→ Exercise prompt
Put everything from the line containing "Can we say the" down to the end of the records into a JSON list of strings, one string per line and no blank lines.
************
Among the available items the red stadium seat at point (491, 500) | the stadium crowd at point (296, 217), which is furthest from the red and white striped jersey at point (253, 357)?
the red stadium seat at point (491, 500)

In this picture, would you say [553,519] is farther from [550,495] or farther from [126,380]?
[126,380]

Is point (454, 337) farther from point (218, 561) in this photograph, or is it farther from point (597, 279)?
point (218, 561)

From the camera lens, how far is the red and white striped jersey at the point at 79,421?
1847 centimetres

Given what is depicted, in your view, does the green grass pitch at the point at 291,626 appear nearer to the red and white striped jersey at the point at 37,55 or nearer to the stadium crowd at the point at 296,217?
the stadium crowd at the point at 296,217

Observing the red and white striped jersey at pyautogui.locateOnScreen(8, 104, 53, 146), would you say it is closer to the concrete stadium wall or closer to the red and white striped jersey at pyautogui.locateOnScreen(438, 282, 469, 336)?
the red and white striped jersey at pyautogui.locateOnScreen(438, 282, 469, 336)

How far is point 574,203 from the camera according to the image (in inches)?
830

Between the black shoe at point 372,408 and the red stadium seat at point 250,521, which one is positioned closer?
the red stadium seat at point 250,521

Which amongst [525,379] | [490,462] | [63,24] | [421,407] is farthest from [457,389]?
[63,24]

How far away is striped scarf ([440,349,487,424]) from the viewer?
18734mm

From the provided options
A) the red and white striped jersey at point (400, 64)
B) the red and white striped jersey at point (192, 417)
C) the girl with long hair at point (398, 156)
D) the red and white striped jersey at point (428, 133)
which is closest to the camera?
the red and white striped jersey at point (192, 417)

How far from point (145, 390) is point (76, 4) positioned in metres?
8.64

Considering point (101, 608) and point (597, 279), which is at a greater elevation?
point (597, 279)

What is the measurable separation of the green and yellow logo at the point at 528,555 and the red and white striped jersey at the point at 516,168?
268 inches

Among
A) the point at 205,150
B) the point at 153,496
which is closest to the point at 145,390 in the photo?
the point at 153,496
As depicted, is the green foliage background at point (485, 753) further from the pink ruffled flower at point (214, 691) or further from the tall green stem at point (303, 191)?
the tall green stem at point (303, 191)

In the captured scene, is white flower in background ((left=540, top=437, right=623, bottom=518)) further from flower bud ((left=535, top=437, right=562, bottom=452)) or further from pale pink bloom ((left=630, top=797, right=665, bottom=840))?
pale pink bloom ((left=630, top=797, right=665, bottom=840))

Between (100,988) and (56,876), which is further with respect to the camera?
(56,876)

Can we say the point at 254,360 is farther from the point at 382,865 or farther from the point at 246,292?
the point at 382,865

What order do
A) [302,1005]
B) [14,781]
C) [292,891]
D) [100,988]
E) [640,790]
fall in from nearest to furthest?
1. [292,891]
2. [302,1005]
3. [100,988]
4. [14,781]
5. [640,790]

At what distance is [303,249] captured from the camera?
************
→ Response to the task
[
  "Can we say the point at 254,360 is farther from the point at 382,865 or farther from the point at 246,292?",
  "the point at 382,865",
  "What order do",
  "A) [302,1005]",
  "B) [14,781]",
  "C) [292,891]",
  "D) [100,988]",
  "E) [640,790]",
  "fall in from nearest to furthest?",
  "1. [292,891]",
  "2. [302,1005]",
  "3. [100,988]",
  "4. [14,781]",
  "5. [640,790]",
  "At what distance is [303,249] captured from the camera?"
]